Désolée par avance pour la fin de chapitre, LuLu, mais bon... faut dire ce qui est XD
Chapitre 445 : Old Flame New Fire
Rook observe la broche ; une merveille de joaillerie. Il a parfaite conscience de la menace que représente l'objet. Il n'y a pas que les intérêts de Pomefiore que le Chasseur souhaite ménager ; il craint surtout ma réaction si je venais à apprendre qui était à l'origine de l'attaque !... Ma colère, il le sait, peut être dévastatrice et Vil risquerait sans doutes d'en faire les frais.
Il glisse les doigts dans mes cheveux, installé à l'envers sur le lit, oreiller placé sous la tête, moi en pied du lit, lisant.

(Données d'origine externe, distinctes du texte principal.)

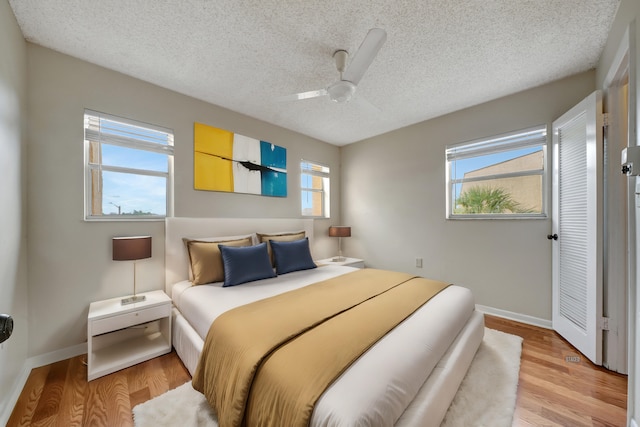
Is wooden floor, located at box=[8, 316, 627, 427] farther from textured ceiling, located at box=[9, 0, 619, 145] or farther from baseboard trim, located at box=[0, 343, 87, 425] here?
textured ceiling, located at box=[9, 0, 619, 145]

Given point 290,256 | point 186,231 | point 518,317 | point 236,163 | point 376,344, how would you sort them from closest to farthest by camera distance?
point 376,344 → point 186,231 → point 518,317 → point 290,256 → point 236,163

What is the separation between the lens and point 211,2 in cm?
166

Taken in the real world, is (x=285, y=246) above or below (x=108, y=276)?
above

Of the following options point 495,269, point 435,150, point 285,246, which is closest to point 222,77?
point 285,246

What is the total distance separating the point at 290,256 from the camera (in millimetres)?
3000

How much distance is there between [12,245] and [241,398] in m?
1.95

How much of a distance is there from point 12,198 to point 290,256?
2285 millimetres

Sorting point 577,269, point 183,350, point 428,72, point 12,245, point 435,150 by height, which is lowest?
point 183,350

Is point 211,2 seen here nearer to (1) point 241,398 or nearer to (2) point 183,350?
(1) point 241,398

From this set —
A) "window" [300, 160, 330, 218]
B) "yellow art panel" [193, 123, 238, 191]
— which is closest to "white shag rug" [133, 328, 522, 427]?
"yellow art panel" [193, 123, 238, 191]

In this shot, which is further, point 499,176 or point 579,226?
point 499,176

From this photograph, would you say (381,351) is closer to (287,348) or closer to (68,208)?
(287,348)

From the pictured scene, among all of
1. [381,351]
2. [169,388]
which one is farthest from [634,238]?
[169,388]

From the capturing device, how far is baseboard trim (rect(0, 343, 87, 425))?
1544 millimetres
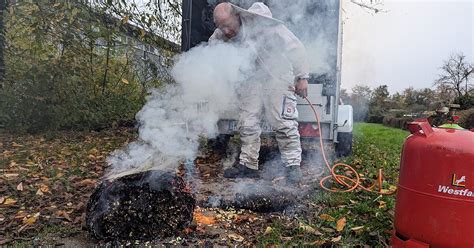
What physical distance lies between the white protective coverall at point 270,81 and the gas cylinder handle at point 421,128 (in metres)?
1.87

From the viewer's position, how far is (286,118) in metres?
4.51

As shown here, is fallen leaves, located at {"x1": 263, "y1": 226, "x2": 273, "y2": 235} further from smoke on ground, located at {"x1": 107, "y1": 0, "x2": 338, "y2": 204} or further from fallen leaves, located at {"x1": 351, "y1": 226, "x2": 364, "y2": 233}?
smoke on ground, located at {"x1": 107, "y1": 0, "x2": 338, "y2": 204}

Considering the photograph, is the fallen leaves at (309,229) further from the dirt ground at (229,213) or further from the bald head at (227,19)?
the bald head at (227,19)

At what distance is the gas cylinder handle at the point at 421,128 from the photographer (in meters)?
2.62

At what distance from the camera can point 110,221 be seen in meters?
2.81

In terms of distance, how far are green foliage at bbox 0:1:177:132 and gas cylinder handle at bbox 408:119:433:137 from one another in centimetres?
476

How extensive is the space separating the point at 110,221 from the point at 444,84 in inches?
675

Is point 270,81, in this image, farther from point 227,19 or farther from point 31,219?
point 31,219

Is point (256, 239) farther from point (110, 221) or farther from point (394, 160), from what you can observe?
point (394, 160)

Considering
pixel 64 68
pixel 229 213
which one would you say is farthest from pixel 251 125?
pixel 64 68

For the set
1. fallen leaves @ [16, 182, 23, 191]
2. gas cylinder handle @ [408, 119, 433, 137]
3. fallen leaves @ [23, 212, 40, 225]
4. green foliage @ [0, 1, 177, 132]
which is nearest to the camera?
gas cylinder handle @ [408, 119, 433, 137]

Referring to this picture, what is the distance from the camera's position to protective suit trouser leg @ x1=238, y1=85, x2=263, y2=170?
4.60m

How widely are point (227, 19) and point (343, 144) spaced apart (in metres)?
3.23

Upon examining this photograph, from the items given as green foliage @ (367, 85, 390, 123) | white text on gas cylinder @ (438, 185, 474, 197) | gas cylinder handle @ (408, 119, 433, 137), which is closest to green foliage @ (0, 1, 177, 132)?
gas cylinder handle @ (408, 119, 433, 137)
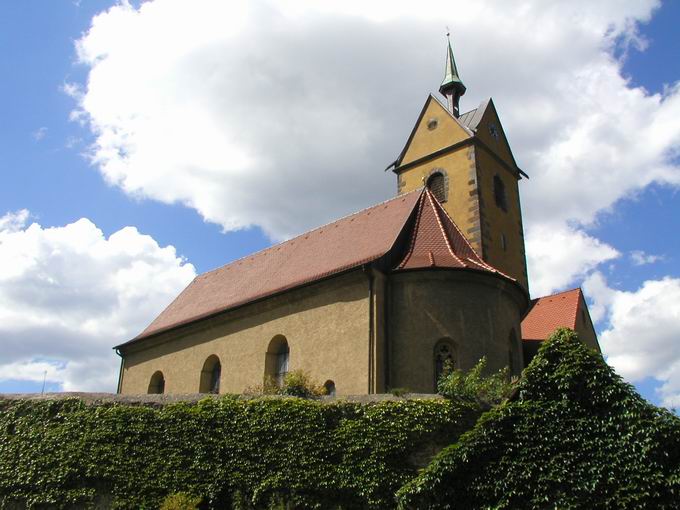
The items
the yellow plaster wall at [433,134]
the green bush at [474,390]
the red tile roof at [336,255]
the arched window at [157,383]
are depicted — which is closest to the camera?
the green bush at [474,390]

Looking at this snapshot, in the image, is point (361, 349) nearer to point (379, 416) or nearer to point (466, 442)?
point (379, 416)

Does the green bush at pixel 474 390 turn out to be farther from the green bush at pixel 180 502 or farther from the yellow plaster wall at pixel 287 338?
the green bush at pixel 180 502

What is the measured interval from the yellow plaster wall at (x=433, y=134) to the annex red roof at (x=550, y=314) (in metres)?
7.50

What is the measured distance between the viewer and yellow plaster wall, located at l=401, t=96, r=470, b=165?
28578 mm

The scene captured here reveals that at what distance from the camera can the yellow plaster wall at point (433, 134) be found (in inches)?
1125

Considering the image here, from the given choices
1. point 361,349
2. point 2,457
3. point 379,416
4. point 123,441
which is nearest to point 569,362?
point 379,416

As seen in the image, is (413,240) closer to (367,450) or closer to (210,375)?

"Tu es belle, Princesse..." épris.
Je porte le regard de son côté. Lui aussi est magnifique, cheveux en arrière, air détendu, haut ouvert sur les premiers boutons. Tout, dans son attitude, évoque la sensualité à fleur de peau.
"Tu n'es pas mal non plus." sourit.
La tirade le fait rire.
"J'ai très envie de te faire l'amour, à présent. C'est malin, ça !..." dis-je sur un ton faussement renfrogné.
"Quel mal y aurait-il à cela, Princesse ?..." glissant les doigts dans mon cou, caressant.
"Aucun, je crois." sourit, sans le regarder.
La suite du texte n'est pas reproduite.